By default, NA values in arguments raise an error to prevent silent data corruption (NA_integer_ becomes INT_MIN, NA_real_ becomes a NaN that C doesn’t recognize as missing).

# NA values cause errors by default
add_fn <- ffi_function("test_add_int", ffi_int(), ffi_int(), ffi_int())
add_fn(NA_integer_, 5L)  # Error: NA values in arguments
#> Error: NA value not allowed in argument 1. Use na_check=FALSE to allow (at your own risk).

If you know what you’re doing and want to pass NA values (e.g., when working with sentinel values), you can disable the check:

# Disable NA check with na_check = FALSE
add_fn_unsafe <- ffi_function("test_add_int", ffi_int(), ffi_int(), ffi_int(), na_check = FALSE)
add_fn_unsafe(NA_integer_, 5L)  # Passes NA as INT_MIN
#> [1] -2147483643

# You can also use na_check in ffi_call and dll_ffi_symbol
cif <- ffi_cif(ffi_int(), ffi_int(), ffi_int())
sym <- ffi_symbol("test_add_int")
ffi_call(cif, sym, NA_integer_, 5L, na_check = FALSE)
#> [1] -2147483643

Note that NaN (Not a Number) values are allowed through because they have well-defined IEEE 754 semantics that C understands:

# NaN passes through - it has IEEE semantics
double_fn <- ffi_function("test_add_double", ffi_double(), ffi_double(), ffi_double())
double_fn(NaN, 5.0)  # NaN + 5 = NaN
#> [1] NaN

Closures and R callbacks for C

The closure API lets you wrap R functions as C callbacks. This is useful when C code expects a function pointer (e.g., qsort comparator, event handlers) and you want to use an R function

# Create an R function to use as callback
add_ten <- function(x) {
 print(paste0("adding " , x, " to 10"))
 as.integer(x + 10L)
}

# Wrap it: int (*callback)(int)
closure <- ffi_closure(add_ten, ffi_int(), ffi_int())

# Get the function pointer to pass to C
callback_ptr <- ffi_closure_pointer(closure)

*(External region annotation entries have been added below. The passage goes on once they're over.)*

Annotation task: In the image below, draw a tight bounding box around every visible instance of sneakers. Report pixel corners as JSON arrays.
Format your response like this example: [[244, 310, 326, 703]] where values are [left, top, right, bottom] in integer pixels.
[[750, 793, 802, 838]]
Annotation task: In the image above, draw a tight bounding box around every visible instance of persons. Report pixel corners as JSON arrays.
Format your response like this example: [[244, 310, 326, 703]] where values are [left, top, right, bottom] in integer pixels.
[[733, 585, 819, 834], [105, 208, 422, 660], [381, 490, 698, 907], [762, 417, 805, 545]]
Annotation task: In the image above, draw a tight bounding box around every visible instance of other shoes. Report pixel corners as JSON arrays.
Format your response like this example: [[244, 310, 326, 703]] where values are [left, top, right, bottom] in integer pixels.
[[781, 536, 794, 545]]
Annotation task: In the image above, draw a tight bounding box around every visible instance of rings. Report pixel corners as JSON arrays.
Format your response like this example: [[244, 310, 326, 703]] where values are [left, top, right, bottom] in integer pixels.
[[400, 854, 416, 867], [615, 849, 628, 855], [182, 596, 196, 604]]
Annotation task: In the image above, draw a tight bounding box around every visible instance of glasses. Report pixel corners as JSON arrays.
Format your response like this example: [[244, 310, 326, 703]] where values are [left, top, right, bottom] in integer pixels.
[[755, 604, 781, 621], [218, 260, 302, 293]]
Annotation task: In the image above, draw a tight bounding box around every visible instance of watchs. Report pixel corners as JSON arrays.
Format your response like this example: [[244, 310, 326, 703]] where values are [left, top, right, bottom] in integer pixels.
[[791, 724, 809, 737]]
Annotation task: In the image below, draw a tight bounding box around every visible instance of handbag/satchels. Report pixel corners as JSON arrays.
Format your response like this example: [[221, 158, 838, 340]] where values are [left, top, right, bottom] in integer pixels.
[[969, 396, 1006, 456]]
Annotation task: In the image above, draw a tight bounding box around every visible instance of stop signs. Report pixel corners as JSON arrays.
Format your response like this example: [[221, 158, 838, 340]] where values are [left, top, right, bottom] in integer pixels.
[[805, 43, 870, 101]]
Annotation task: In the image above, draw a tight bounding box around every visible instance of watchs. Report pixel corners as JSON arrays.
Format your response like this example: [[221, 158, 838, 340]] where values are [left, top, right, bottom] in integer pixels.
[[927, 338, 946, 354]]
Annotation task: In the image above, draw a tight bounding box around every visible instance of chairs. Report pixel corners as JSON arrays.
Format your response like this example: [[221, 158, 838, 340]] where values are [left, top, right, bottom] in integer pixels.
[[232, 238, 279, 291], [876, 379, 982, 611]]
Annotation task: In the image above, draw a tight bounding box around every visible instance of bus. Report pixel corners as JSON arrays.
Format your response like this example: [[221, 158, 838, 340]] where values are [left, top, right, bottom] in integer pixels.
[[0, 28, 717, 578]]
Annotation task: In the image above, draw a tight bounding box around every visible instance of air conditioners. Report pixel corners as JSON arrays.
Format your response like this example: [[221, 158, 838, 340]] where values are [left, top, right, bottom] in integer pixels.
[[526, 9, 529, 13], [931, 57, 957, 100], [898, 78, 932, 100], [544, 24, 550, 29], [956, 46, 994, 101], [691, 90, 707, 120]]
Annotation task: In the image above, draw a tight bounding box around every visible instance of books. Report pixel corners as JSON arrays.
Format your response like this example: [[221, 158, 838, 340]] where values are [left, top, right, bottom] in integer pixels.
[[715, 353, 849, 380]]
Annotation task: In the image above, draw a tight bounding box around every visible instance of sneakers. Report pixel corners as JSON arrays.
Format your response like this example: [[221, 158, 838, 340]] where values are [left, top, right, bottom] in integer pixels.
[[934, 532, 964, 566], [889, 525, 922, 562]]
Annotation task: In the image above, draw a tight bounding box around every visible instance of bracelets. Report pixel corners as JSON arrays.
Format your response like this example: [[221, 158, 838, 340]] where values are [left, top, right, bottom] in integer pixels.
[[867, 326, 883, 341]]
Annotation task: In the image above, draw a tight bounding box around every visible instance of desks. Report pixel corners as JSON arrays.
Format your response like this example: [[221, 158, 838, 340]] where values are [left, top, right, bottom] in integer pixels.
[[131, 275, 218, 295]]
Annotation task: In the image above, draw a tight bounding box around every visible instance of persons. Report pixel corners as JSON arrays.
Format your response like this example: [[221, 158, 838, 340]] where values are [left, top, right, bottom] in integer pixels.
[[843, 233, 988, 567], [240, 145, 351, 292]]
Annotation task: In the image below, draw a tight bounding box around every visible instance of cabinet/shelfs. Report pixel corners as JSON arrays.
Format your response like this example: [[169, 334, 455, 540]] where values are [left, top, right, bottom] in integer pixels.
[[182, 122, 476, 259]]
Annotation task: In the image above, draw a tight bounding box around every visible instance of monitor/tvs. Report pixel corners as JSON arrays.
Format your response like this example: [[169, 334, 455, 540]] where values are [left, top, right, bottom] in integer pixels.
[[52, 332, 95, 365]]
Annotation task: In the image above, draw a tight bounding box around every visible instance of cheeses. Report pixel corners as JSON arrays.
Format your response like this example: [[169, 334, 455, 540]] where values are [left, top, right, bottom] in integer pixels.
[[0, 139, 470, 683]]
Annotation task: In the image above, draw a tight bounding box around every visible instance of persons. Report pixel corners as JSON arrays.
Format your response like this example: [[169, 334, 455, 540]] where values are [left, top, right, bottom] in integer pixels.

# Call C function that accepts a callback: test_callback(func, value)
test_callback_fn <- ffi_function(
 "test_callback",
 ffi_int(),
 ffi_pointer(),
 ffi_int()
)

test_callback_fn(callback_ptr, 5L) 
#> [1] "adding 5 to 10"
#> [1] 15

Closures work with any signature RSimpleFFI supports

# double (*transform)(double)
square <- function(x) x * x
square_closure <- ffi_closure(square, ffi_double(), ffi_double())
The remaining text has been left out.